Design can be a liability.
In mid-January, a single state government employee sent a “ballistic missile threat inbound” emergency alert to Hawaiians. For 38 minutes, residents scrambled into bomb shelters and bathtubs, thinking they were going to die.
When images of the interface used to send both test and real emergency messages were released, it became apparent what could have caused the problem. Human error? Sure. But no one person can really be fully blamed for making a mistake while using such a potentially confusing system.
Such is often the consequences that poorly designed content and under-tested user interfaces threaten to unleash on any agency operating under legacy systems. We’ve since learned that the employee in question actually thought they were supposed to send a real alert because of the content of a further confusing recording that includes both the phrases “exercise, exercise, exercise” and “this is not a drill.”
Design problems abound here. Why are test and real messages jumbled up together in the same list on the screen? Why do all messages not begin with the intended action words (e.g, test only, real emergency)? It’s also possible the legibility and spacing of the links could contribute to future malfunctions if not corrected. And the scripts for recordings employees hear to trigger alerts obviously need reconsidered. There are certainly other improvements to be made in how the workflows, confirmations and other elements work as well, as noted by author and eminent design researcher Don Norman.
Citizen Experience is Critical to Agency Success
Not all government websites and systems are as high-profile as one that notifies people of potential nuclear war with North Korea. But they’re all still meaningful to some group of constituents, and if particular attention is not paid to the user experience of those systems—then the agency is facing unnecessary risk.
Being able to find and access information on your website or easily complete a task on your enterprise system matters to someone (probably a whole lot of someones). And a critical failure to deliver may impact how you and your program are measured by supervisors, stakeholders and citizens. To put it bluntly, to ensure satisfaction and reduce error, experience design should be part of every single IT and communication endeavor.
Some possible applications that don’t involve missiles include:
- Ensuring state agency partners or parents can find relevant information for getting help for children in need of care or to report abuse.
- Enabling veterans with more easily navigated self-service options for obtaining benefits.
- Using mobile devices to get just-in-time health information to people facing addiction.
- Helping people understand their options in health insurance marketplaces.
- Keeping utility grids up and running, and building in systems that efficiently manage demand-response needs
- Clearly tracking and processing payments to and from organizations or beneficiaries.
- Monitoring and acting upon immigration status information in collaboration with other state and federal agencies.
- Tracking environmental and other disaster event records, resource needs and related components
- Dispersing transportation-related information to state agencies and citizens.
- Collecting and providing taxpayer information to decrease audit backlogs and optimize the processing of returns.
Human-Centered Design Reduces Human Error
Additional training for government employees charged with managing critical national security and infrastructure tools is certainly never a bad thing. However, the blame can’t be thrust entirely upon them when things go wrong, and we can’t train regular citizens who need to use public government websites and tools.

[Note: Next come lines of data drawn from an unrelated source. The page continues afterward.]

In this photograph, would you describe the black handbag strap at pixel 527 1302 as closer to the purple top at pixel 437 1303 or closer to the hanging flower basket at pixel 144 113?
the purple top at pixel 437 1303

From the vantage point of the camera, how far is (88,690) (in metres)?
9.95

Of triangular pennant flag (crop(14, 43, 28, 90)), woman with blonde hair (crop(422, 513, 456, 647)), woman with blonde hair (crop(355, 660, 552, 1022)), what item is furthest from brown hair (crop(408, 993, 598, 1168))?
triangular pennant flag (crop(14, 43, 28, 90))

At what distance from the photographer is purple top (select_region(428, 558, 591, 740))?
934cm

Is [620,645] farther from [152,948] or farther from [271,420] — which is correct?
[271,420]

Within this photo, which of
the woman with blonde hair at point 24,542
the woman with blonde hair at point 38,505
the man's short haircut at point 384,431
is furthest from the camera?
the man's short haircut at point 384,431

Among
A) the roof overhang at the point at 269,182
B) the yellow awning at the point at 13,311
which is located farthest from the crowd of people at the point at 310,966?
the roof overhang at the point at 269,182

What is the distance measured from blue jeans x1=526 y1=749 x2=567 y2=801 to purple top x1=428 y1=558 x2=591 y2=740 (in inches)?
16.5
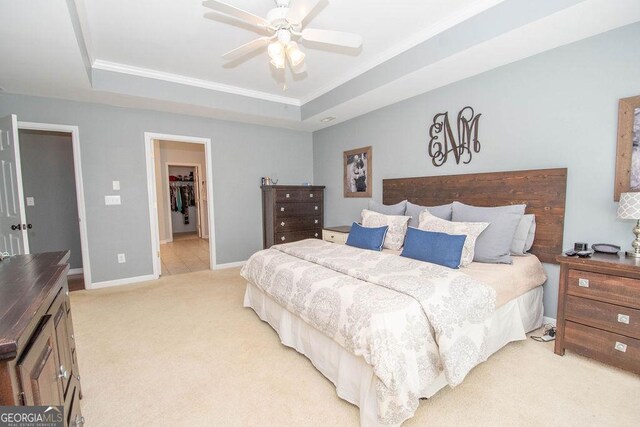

I’d argue that more training shouldn’t be necessary if the systems are designed within the context of how humans actually think and use similar technologies in the first place. Take the Hawaii example: We don’t need to be trained how to click links and buttons or listen to recordings. The links, buttons and content itself all need to be usable.
In other words, don’t let a programmer design poorly worded and arranged links and buttons. I love programmers a whole lot. I call many of them my friends. But this type of work requires people who think about people first, then technology second.
An experience strategist, trained in user research, can observe what people are familiar with and what they prefer. UX design teams can create the prototypes. Content strategists and information architects can choose the wording and order the information. UX researchers can test it all prior to implementation. And then the experience team can iterate regularly as it makes new discoveries grounded in actual data.
Human-centered design is a well-established discipline, but for government, it’s a new way of thinking. Government doesn’t yet often prioritize funding dedicated to experience design-centric iterations on its systems (most proposal requests never cover it). Often, a lot of resources are spent maintaining legacy systems and the old way of doing business instead. That focus needs to change to increase the likelihood that citizens get the right information and services at the right time.
Design Success in the Details
America’s public sector has made great strides in recent years to improve the design of its websites and other online applications. The advent of innovative approaches to improving user experience driven by digital government groups like 18F, and the principles laid out in the Obama White House’s Digital Government Strategy, have been good for citizens.
But there’s still work to be done. Massive amounts of it. And neglecting important experience elements—content strategy, human-centered design and data-driven decisions about information architecture—could spell crisis for government agencies. Even the most subtle word choices and interface options can have life or death consequences.
Hawaii’s moment in the spotlight won’t be the last government design disaster caused by a bad user experience. That’s why now is the time to ask: Will your agency be next?
Josh DeLung is a digital engagement manager at ICF.